
  3. Ross Lidstone

    Why is it that no writer has speculated: Frank Morris and the Anglin brothers rendezvoused with outside accomplices in a small boat and were taken to the mainland? Was this impossible? If it did happen, the documents and pieces of the escape devices that were found (near Angel Island) could have been deliberately discarded. This convinced the authorities that the escapees all drowned in San Francisco Bay.

    1. Garry Rodgers Post author

      Hi Ross. I read some information about suspicious boat activity being reported by an off duty police officer. That was near the south end of the Golden Gate bridge and around midnight. Nothing ever came from it and it was written off as a non-event. Maybe there was something do it but we’ll likely never know. Thanks for commenting.

  4. Sue Coletta

    I’ve been fascinated by this story for years. The ebb and flow of the river would make an escape seem unlikely, unless you take into consideration the sheer will power of men fighting for their lives. It wouldn’t surprise me if the brothers lessened their load by shoving their compadre overboard. I must say, the photograph taken in Brazil is very compelling.

    1. Garry Rodgers Post author

      You make some good points, Sue, as usual. 🙂 I didn’t consider the Anglins dumping old Morris into the drink but that could well be true. From what I read online, members of the Anglin family maintained the two survived and made contact with them at various times. The bit about the Anglin contact info being lost by the escapees and recovered by the searchers is troubling – seems unlikely they would intentionally ditch it if they went to the trouble of taking it with them. But, you could be right about sheer willpower defying the odds. Doubt this one will ever be conclusively solved. Thanks for commenting which I always look forward to 🙂

  5. Jennifer Chase

    I’ve always been fascinated by this story–or adventure. I’ve been to Alcatraz and seen the conditions as well as the props they made. Of course, it’s easy to say that they no way made it under those conditions around the San Francisco bay. It can be nothing less than brutal and cold. But, strange things do happen and one of them might have survived–no matter how slim 🙂
    Thanks for sharing this story Garry. Your posts are ALWAYS fascinating and well researched.

**What you should do**
Continue the comment thread about the Alcatraz escape from where it stops. The lines after the comment thread can be left aside.

**Information shown**
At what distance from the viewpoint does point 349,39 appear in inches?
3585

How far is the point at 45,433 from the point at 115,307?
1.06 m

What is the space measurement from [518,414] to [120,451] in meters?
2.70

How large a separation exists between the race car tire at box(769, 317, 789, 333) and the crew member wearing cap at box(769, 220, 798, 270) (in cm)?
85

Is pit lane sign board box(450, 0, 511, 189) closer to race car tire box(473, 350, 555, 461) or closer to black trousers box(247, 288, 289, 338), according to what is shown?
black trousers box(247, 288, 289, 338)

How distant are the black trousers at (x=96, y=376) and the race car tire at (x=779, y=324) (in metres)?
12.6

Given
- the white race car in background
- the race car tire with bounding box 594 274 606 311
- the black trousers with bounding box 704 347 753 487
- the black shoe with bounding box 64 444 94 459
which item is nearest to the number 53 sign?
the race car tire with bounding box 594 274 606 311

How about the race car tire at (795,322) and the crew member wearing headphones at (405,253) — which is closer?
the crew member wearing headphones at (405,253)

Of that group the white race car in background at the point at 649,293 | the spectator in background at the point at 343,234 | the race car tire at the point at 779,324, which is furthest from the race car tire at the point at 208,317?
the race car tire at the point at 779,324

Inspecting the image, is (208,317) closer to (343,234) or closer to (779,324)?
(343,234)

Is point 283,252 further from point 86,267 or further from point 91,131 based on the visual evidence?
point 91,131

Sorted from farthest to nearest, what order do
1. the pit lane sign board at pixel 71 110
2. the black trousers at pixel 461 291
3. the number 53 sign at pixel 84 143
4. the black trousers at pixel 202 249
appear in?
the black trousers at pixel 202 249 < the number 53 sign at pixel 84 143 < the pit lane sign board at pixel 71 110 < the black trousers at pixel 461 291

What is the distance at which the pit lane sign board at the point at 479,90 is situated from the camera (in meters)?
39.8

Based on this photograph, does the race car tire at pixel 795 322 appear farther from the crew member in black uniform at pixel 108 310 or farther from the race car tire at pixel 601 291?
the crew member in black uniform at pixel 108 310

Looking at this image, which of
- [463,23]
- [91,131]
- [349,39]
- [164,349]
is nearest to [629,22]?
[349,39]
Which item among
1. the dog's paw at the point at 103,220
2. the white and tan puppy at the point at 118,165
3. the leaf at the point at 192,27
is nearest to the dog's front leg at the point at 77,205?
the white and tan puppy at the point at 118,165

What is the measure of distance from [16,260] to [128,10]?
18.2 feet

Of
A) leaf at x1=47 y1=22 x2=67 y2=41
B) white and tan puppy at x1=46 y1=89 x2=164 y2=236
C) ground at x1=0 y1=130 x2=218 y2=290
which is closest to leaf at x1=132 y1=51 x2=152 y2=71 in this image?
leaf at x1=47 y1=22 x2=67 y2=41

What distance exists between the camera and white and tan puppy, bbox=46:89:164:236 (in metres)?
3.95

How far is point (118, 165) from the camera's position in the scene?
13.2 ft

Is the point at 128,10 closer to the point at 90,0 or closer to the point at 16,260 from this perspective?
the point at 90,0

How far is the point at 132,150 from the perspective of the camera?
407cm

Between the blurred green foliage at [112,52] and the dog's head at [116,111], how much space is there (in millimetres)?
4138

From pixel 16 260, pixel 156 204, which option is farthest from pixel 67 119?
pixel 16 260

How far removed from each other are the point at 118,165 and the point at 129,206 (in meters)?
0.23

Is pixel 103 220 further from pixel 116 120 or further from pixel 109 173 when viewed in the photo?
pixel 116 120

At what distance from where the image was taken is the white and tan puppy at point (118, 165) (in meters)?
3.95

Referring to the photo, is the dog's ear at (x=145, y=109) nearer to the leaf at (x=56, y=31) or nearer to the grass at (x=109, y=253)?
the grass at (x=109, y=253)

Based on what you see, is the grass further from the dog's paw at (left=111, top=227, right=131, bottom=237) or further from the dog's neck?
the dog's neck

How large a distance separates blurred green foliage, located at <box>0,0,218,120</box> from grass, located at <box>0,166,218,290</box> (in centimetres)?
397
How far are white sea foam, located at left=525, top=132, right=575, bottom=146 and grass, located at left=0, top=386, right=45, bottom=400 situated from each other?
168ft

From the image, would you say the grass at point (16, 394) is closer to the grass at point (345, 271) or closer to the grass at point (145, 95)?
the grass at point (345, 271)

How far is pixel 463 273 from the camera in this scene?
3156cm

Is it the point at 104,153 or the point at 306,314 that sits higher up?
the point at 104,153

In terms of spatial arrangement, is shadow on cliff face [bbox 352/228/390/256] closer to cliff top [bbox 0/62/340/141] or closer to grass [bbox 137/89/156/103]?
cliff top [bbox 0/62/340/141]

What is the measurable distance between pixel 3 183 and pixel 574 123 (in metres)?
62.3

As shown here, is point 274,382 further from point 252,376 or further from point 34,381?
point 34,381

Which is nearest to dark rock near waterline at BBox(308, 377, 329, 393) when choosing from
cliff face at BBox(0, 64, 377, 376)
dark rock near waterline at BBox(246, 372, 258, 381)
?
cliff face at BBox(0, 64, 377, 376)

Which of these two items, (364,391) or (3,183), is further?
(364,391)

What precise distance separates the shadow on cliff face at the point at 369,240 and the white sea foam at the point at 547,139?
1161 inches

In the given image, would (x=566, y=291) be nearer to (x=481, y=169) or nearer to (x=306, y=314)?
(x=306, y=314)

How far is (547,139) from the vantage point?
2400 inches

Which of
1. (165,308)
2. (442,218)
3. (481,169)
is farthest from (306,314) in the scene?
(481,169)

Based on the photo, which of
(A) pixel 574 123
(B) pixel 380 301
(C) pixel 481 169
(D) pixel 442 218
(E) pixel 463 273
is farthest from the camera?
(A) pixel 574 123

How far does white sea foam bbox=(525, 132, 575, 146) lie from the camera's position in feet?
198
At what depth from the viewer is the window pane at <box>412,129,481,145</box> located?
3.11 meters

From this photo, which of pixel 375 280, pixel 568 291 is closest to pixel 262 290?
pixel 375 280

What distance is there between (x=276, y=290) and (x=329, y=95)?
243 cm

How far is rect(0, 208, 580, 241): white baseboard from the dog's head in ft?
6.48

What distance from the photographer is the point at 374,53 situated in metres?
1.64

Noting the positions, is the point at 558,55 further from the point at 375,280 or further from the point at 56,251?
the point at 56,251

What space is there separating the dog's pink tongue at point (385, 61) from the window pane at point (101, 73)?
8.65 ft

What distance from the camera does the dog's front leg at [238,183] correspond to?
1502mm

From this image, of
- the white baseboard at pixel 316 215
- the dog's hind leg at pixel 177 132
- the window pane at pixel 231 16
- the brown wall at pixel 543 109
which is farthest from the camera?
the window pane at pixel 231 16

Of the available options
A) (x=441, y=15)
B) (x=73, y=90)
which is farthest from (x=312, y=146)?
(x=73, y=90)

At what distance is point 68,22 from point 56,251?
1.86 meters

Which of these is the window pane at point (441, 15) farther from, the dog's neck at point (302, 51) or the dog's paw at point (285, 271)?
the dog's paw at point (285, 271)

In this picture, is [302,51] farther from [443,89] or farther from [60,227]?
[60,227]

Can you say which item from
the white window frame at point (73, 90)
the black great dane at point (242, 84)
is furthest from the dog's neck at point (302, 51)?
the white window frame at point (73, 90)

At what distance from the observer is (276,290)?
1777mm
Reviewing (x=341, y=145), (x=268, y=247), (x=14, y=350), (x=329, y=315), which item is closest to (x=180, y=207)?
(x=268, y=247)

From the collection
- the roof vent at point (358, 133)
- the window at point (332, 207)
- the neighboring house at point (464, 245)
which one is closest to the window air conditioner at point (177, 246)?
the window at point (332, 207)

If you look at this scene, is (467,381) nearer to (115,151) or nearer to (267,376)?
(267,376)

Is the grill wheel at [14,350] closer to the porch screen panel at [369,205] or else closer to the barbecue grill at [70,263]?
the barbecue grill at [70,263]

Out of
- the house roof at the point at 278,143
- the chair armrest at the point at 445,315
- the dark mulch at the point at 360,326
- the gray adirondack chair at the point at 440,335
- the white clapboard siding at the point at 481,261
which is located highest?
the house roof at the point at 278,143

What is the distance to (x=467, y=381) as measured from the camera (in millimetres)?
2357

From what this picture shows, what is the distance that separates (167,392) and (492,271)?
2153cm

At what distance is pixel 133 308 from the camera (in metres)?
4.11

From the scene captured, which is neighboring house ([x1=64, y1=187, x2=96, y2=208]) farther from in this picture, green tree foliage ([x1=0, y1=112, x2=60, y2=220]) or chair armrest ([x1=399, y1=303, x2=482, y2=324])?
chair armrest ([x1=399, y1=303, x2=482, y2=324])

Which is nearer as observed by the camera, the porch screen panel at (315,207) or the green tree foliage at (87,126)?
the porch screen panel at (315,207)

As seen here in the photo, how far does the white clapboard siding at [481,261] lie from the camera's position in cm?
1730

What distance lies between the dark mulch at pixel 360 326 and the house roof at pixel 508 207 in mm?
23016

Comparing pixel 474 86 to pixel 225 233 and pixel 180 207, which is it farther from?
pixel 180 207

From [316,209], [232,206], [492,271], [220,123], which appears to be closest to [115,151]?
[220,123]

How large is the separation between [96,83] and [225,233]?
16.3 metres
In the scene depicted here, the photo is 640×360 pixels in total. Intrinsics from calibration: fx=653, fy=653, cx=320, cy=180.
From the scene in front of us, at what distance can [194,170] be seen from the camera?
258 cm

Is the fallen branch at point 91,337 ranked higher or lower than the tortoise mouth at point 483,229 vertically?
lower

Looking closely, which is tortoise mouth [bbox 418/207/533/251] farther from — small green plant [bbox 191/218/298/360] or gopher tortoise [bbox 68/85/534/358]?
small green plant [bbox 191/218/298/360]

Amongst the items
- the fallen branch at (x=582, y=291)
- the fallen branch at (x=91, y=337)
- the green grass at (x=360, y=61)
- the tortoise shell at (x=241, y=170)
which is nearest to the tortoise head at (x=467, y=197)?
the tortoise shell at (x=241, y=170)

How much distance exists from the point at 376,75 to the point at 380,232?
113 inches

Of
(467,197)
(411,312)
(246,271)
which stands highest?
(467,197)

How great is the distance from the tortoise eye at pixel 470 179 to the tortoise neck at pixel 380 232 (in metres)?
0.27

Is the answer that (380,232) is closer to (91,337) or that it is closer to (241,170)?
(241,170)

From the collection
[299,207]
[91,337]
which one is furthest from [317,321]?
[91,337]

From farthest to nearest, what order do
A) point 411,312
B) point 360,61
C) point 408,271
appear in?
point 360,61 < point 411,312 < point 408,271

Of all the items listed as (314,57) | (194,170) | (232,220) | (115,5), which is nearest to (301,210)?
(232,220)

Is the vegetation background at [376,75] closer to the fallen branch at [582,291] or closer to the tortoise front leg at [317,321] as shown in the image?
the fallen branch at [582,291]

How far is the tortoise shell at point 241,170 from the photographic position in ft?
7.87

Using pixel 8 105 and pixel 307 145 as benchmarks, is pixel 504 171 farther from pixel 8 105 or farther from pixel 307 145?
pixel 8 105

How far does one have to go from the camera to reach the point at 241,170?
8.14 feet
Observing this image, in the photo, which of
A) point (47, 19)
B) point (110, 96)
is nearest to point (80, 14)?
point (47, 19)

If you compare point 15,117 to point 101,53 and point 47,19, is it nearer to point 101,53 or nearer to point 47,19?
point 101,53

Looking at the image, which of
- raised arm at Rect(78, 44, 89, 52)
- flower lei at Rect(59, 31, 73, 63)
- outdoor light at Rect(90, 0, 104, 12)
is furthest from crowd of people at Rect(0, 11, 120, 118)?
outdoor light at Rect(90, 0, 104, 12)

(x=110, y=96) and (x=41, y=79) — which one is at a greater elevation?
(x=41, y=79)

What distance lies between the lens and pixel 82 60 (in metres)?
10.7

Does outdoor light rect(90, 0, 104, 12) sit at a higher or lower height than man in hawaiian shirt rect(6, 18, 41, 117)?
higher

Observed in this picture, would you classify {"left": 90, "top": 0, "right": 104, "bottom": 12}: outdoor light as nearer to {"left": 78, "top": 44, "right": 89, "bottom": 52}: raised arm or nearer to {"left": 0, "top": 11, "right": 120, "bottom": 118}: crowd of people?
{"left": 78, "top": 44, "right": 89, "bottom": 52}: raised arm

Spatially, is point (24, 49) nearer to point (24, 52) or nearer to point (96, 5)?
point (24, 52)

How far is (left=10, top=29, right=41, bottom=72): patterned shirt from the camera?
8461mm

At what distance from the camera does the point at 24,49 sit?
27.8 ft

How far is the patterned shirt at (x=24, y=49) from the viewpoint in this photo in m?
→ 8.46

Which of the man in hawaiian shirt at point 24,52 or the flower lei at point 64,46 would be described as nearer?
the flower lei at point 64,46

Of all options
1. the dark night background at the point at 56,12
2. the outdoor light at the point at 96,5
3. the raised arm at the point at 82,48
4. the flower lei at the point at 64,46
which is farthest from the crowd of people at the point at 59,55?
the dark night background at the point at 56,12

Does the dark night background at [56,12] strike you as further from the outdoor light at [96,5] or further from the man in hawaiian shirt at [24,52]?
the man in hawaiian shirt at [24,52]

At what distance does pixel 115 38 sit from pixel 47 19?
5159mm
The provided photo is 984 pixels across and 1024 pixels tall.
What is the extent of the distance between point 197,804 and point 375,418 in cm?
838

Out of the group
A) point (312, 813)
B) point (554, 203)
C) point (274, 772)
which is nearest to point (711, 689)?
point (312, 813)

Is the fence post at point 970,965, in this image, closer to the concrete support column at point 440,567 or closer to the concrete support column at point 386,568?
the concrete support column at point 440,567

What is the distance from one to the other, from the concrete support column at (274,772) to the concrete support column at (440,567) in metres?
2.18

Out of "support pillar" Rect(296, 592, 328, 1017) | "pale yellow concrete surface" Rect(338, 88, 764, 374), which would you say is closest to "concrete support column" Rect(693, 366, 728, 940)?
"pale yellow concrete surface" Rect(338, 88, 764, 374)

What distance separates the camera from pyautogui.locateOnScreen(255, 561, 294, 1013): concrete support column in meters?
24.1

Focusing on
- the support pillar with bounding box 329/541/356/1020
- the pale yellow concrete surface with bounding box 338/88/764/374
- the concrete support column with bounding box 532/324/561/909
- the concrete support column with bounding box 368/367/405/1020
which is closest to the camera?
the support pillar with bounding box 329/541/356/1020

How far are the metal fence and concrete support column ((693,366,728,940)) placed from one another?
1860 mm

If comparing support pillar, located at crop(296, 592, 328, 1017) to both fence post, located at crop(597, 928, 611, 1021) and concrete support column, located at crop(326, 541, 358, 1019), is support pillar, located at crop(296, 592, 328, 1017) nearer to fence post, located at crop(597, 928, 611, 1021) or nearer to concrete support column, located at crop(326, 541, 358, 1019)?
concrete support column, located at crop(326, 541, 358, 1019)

**Written reply**
    1. Garry Rodgers Post author

      Thanks, Jen. I really appreciate your feedback and ongoing support 🙂 I’d love to visit the site – hear there’s quite the wait for tickets, like a month or so in advance. I’ve seen Alcatraz from the SF shoreline and I worked with a guy who used to be a ferry captain on the Alcatraz tourist run. His take was that it was really unlikely any of the escapees made it but, like you say, strange things happen.

      What gets me, and I didn’t go into it in the post, was what was the escapee’s plan once they reached the shore? Like, these guys went to a lot of work to plan and execute their escape from the rock so it goes to reason they had some sort of contingency for their land game.

      1. Carmine Atteo

        I have always been skeptical of the theory if the three made it to land they would have to steal a car to get away. It just doesn’t fit with the instance planning that went into the escape. My guess is they had a land game plan as well and Allen West never reveled that part.

        1. Garry Rodgers Post author

          I’m sure they had an extended plan that included how to get away on shore. Whether they reached it is questionable. Thanks for taking the time to read this and comment, Carmine.